Optimizing neural networks using structured probabilistic models
Neural networks have recently driven significant progress in machine learning applications as diverse as vision, speech, and text understanding. Despite much engineering effort to boost the computational efficiency of neural net training, most networks are still trained using variants of stochastic gradient descent. Natural gradient descent, a second-order optimization method, has the potential to speed up training by correcting for the curvature of the loss function. Unfortunately, the exact natural gradient is impractical to compute for large networks because it requires solving a linear system involving the Fisher matrix, whose dimension may be in the millions for modern neural network architectures. The key challenge is to develop approximations to the Fisher matrix which are efficiently invertible, yet accurately reflect its structure.
The Fisher matrix is the covariance of log-likelihood derivatives with respect to the weights of the network.
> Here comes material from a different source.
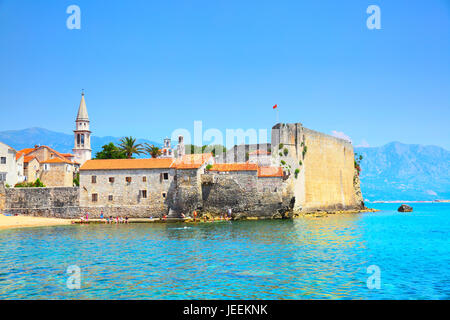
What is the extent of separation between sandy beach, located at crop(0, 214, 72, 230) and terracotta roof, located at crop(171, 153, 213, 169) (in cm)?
1330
I will present techniques to approximate the Fisher matrix using structured probabilistic models of the computation of these derivatives. Using probabilistic modeling assumptions motivated by the structure of the computation graph and empirical analysis of the distribution over derivatives, I derive approximations to the Fisher matrix which allow for efficient approximation of the natural gradient. The resulting optimization algorithm is invariant to some common reparameterizations of neural networks, suggesting that it automatically enjoys the computational benefits of these reparameterizations. I show that this method gives significant speedups in the training of two widely used
architectures: restricted Boltzmann machines and convolutional networks.
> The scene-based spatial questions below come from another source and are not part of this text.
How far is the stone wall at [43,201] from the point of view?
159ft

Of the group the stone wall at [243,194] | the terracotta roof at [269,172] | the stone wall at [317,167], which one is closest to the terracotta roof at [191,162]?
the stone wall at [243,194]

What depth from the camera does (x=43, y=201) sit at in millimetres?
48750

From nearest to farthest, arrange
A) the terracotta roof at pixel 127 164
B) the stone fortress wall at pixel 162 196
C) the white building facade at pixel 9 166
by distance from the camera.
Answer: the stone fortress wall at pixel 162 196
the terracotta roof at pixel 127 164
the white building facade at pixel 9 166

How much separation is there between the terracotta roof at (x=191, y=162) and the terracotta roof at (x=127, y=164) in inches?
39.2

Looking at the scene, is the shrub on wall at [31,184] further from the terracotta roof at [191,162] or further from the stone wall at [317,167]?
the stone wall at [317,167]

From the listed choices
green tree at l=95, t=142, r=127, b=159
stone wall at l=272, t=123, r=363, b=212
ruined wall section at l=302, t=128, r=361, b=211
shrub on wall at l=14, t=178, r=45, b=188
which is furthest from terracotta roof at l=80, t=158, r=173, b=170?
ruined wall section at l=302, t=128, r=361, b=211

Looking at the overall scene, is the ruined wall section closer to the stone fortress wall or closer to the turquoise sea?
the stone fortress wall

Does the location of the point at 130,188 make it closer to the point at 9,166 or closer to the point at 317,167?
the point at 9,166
BIO: Roger Grosse is an Assistant Professor of Computer Science at the University of Toronto. He received his Ph.D. in computer science from MIT under the supervision of of Bill Freeman, and then spent two years as a postdoc at the University of Toronto. He is a recipient of the NDSEG Graduate Fellowship, the Banting Postdoctoral Fellowship, and outstanding paper awards at the International Conference of Machine Learning (ICML) and the Conference for Uncertainty in AI (UAI). He is also a co-creator of Metacademy, an open-source web site for developing personalized learning plans in machine learning and related fields.